Congelei, minhas roupas ficaram duras, meu pé entrou no chão.
Era tão lindo e assustador.
O enorme animal começou a andar em minha direção e após alguns passos começou uma corrida de caça.
Cobriu vários metros numa velocidade absurda e, quando percebi, já estava bem perto de mim.
Pensei: "É isso, um ataque de um leão!".
O bicho veio pra cima de mim e me jogou no chão com um empurrão tonelada.
Seus dentes ficaram a poucos centímetros do meu rosto,
seu bafo esquentava meu nariz.
Fechei os olhos, paralisado, petrificado.
Após alguns instantes, eu ainda ouvia o barulho da chuva.
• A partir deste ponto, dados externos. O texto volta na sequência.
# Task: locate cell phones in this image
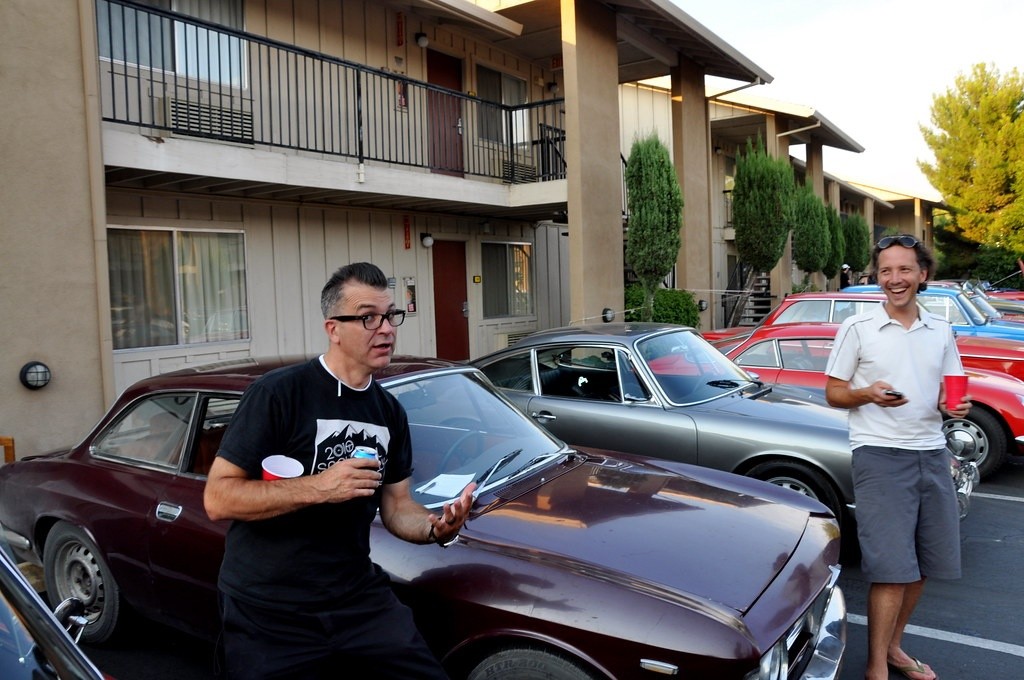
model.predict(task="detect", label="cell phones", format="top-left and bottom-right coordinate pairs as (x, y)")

Pela pressão sobre meu peito sabia que ele ainda estava lá.
Abri os olhos lentamente e lá estava ele, olhando fixamente nos meus olhos.
Quem é você? - ele me perguntou.
Sou Raoni, filho de Francisco e Maria Cecília. - respondi
Silêncio
E você, quem é? - perguntei
O enorme leão, acreditem, desfranziu as sobrancelhas e deu um belo sorriso.
Quem sou eu? - retrocou
Nesse momento ele saiu de cima do meu corpo e ficou olhando para a chuva, sentado, contemplativo.
Virou-se para mim e disse:
"Meu filho, eu sou a Poesia.
Fico muito feliz de ter sido notado por você.
Normalmente perambulo pelas ruas e a maioria das pessoas não me vê.
Fico vagando, perdido, cheirando os restos de grama.
Continue com seu coração esperto, pois existem outras entidades caminhando por ai.
Algumas delas fazem muito mal às pessoas e mesmo assim são notadas e lembradas a todo instante.
Eu não entendo.
Mas, no momento, estou feliz de ter me encontrado com você.
Posso continuar minha viagem em paz"
O leão se levantou, deu mais um sorriso, e começou a caminhar por entre a chuva.
Depois de alguns passos, desapareceu.